A nurse on duty in the second-floor ward claimed she and her colleagues had complained to the authorities about the uncovered drainage outlet but received no response.
“The radiotherapy ward was shifted here in January after the authorities decided to repair the David Hare ward. We have been told we would go back there but nobody knows when. This block is among the dirtiest,” the nurse added.
Another patient in the ward was bitten by a rodent the night before, as mentioned by a doctor on duty in a footnote to the written complaint filed by Abha’s son Narendranath.
Narendranath, who sold his one bigha and eight-cottah plot at Birashimul village in Bankura to raise Rs 80,000 for his mother’s treatment in Calcutta, was made to run from one official to the other the entire day to lodge the complaint.
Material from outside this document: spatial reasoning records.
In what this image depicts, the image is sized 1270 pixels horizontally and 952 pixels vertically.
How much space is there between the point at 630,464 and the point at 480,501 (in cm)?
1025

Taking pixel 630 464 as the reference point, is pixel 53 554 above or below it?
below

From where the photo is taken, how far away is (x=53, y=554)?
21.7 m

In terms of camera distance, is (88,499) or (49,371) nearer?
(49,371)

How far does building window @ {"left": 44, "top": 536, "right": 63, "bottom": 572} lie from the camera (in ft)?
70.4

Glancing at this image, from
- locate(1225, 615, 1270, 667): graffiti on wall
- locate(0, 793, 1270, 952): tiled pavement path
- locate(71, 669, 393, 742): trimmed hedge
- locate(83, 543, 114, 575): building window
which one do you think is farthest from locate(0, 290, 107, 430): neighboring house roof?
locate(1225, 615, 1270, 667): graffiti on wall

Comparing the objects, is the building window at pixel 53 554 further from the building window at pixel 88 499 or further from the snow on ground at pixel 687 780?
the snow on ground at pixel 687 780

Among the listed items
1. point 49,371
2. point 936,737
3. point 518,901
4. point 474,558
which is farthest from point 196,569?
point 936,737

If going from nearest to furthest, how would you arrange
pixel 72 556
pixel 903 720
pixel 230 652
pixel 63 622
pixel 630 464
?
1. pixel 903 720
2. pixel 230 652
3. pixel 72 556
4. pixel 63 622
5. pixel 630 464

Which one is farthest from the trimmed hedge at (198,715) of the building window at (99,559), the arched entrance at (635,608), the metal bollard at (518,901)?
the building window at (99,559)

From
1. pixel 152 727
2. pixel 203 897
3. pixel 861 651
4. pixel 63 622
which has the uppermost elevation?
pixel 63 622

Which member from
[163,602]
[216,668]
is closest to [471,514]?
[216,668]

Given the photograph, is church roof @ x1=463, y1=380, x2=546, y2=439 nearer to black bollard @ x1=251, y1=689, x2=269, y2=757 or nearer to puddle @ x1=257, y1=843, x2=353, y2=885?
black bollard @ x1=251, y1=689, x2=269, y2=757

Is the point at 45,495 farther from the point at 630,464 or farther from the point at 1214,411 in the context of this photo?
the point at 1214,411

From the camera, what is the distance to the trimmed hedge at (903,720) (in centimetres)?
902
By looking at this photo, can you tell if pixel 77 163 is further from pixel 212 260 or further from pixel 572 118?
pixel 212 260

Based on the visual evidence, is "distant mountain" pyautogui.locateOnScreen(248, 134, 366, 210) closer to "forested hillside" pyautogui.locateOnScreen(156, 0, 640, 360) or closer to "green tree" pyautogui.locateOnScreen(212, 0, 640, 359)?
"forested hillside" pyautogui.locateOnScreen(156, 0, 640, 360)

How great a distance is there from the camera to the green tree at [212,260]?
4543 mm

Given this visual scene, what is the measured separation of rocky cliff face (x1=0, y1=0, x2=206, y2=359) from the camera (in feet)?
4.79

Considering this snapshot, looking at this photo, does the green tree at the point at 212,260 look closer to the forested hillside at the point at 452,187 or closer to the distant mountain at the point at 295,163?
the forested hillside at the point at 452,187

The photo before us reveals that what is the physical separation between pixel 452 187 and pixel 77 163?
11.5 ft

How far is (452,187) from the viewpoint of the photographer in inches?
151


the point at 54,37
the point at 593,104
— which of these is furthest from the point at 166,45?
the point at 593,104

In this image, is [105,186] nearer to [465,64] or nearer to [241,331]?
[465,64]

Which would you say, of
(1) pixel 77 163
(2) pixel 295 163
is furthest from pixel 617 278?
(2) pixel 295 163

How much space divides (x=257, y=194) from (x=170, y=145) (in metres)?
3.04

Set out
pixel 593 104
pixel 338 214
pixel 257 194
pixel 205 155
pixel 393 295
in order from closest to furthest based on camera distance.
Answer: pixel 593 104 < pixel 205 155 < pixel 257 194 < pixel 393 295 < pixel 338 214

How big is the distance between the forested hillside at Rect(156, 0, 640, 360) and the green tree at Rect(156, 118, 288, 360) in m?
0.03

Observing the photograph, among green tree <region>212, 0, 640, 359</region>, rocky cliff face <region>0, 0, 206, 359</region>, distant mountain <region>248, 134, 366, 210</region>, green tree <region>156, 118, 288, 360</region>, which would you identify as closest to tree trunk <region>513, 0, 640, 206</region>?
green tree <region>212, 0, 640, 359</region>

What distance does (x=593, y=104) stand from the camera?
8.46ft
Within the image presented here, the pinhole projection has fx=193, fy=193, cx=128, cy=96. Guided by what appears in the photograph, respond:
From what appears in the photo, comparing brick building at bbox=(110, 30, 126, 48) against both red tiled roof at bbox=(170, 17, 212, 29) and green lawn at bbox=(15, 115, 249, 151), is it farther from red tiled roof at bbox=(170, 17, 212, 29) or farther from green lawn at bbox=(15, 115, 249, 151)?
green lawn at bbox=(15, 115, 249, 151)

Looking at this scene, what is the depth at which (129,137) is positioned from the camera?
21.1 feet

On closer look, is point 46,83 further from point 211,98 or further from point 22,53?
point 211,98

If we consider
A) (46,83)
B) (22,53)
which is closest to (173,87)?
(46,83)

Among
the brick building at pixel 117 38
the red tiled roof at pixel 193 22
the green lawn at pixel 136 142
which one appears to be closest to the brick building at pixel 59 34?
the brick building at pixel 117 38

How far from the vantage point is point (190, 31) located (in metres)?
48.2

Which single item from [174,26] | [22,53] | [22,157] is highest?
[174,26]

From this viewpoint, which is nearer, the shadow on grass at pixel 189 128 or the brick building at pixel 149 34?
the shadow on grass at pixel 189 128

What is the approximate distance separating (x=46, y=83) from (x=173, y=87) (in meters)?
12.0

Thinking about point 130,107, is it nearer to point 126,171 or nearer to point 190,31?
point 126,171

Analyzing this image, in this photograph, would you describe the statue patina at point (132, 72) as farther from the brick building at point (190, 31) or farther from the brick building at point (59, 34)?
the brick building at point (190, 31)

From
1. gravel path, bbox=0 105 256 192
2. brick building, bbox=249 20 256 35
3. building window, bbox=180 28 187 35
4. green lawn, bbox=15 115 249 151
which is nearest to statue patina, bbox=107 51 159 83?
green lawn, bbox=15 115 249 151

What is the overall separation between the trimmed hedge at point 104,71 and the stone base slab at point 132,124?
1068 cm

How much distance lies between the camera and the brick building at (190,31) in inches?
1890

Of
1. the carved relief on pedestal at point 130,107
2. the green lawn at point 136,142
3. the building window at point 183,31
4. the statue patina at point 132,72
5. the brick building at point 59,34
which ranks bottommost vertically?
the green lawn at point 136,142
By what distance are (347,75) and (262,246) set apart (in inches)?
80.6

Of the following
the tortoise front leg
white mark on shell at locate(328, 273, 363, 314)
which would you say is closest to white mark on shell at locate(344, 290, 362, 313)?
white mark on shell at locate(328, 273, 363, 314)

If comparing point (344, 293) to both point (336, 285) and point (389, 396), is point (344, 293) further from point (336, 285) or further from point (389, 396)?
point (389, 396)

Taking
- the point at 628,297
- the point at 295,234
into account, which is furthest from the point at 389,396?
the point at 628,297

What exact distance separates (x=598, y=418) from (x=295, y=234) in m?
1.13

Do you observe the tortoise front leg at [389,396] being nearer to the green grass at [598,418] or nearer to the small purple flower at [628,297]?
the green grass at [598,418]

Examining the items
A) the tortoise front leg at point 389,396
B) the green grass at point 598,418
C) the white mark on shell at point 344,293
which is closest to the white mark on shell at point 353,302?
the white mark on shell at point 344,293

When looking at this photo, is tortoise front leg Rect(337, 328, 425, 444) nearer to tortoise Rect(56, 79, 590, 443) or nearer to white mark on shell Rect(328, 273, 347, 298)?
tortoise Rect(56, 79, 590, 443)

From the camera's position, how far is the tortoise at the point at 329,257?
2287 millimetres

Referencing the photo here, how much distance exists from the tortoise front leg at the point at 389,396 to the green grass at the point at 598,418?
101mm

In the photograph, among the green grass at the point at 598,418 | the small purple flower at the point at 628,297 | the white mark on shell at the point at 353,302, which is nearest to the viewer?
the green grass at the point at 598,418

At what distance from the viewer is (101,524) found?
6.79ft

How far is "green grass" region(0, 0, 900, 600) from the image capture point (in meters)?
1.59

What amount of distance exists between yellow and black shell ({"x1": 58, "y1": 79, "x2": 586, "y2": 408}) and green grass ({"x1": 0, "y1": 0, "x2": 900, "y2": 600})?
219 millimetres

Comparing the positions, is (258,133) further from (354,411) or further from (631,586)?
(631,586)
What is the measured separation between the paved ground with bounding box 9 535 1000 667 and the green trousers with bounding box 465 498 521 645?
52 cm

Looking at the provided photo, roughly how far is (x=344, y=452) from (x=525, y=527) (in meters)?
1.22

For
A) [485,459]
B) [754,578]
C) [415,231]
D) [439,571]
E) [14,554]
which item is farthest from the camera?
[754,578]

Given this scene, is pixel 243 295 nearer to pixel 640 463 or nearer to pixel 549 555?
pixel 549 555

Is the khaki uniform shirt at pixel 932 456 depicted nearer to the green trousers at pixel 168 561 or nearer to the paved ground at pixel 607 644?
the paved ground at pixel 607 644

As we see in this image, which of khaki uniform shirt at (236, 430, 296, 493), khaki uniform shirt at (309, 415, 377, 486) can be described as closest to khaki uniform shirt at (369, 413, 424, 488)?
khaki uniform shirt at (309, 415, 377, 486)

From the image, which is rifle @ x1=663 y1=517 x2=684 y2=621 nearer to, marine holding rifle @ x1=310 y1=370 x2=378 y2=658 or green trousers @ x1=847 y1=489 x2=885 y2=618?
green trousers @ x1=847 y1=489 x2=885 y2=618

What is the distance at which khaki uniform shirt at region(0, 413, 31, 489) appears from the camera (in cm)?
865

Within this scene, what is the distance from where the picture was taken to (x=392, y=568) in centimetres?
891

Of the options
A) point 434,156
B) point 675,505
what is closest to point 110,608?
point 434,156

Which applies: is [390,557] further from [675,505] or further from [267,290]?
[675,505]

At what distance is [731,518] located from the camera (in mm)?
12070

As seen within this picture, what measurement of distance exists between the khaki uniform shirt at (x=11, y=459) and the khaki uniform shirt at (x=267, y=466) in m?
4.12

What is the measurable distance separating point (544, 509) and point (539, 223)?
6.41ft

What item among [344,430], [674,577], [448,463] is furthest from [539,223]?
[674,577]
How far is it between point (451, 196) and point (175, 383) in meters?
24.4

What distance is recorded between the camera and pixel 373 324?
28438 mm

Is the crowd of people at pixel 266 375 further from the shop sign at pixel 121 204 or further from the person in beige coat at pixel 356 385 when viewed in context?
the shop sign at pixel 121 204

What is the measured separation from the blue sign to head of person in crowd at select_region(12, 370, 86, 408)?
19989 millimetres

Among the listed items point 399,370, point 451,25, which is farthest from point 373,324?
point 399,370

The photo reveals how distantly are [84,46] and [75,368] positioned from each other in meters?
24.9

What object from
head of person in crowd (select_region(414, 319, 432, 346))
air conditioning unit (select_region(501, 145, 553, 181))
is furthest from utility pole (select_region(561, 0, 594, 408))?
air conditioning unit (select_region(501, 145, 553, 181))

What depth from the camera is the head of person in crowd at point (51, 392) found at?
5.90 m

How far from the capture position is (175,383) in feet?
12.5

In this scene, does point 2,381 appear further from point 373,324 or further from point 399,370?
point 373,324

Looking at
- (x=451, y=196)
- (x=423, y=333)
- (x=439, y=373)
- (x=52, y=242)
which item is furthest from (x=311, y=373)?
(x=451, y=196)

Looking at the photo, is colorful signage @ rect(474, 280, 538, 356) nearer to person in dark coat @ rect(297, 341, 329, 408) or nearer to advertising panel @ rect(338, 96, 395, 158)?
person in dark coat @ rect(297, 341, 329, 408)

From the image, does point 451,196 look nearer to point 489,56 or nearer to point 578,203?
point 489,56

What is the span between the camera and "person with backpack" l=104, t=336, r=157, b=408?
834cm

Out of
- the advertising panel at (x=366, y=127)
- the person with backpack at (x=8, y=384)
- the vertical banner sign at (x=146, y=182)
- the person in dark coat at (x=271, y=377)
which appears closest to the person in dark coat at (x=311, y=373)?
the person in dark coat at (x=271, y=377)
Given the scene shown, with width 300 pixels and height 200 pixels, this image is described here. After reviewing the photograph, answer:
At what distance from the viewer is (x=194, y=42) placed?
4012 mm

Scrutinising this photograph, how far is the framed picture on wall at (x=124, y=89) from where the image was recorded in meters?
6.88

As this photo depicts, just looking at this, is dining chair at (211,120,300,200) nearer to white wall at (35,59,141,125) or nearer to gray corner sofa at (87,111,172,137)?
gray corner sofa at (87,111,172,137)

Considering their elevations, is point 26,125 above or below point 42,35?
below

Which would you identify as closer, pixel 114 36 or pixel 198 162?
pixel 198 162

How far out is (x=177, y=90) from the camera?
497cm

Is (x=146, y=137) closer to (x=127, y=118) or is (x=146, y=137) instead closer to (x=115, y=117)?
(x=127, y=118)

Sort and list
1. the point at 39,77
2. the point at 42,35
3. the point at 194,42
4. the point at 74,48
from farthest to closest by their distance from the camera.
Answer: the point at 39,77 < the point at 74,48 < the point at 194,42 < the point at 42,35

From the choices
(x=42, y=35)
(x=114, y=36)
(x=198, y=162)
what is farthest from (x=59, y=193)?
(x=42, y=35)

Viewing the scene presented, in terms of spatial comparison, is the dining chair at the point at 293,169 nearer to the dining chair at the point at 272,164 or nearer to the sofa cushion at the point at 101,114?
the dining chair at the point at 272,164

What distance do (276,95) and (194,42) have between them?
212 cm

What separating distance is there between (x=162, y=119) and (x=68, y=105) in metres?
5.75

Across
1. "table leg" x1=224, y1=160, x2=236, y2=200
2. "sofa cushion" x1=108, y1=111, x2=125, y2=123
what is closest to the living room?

“I am glad they are discharging my mother on Thursday. Hopefully, we will see some changes in the hospital when we come for the next chemotherapy cycle,” said Narendranath, who runs an electrical goods shop in Bankura.
Narendranath’s sister Archana, 35, was with Abha when she underwent her first cycle of chemotherapy in the second week of August. She did not want to come this time because some of the nurses had misbehaved with her, Abha said.
Kamar Kanti Mal, the assistant superintendent of the hospital, claimed to have ordered “necessary action” immediately after hearing about the rat-bite incident.
The rodent control agency contracted to the hospital, however, didn’t send a team until over 24 hours later.
Mal, who is also in charge of maintenance, said he would “take stock of the situation and do the needful”.
The Green Building houses the gastroenterology, radiotherapy, neurology and paediatric wards on different floors. The four operating theatres are on the fourth floor.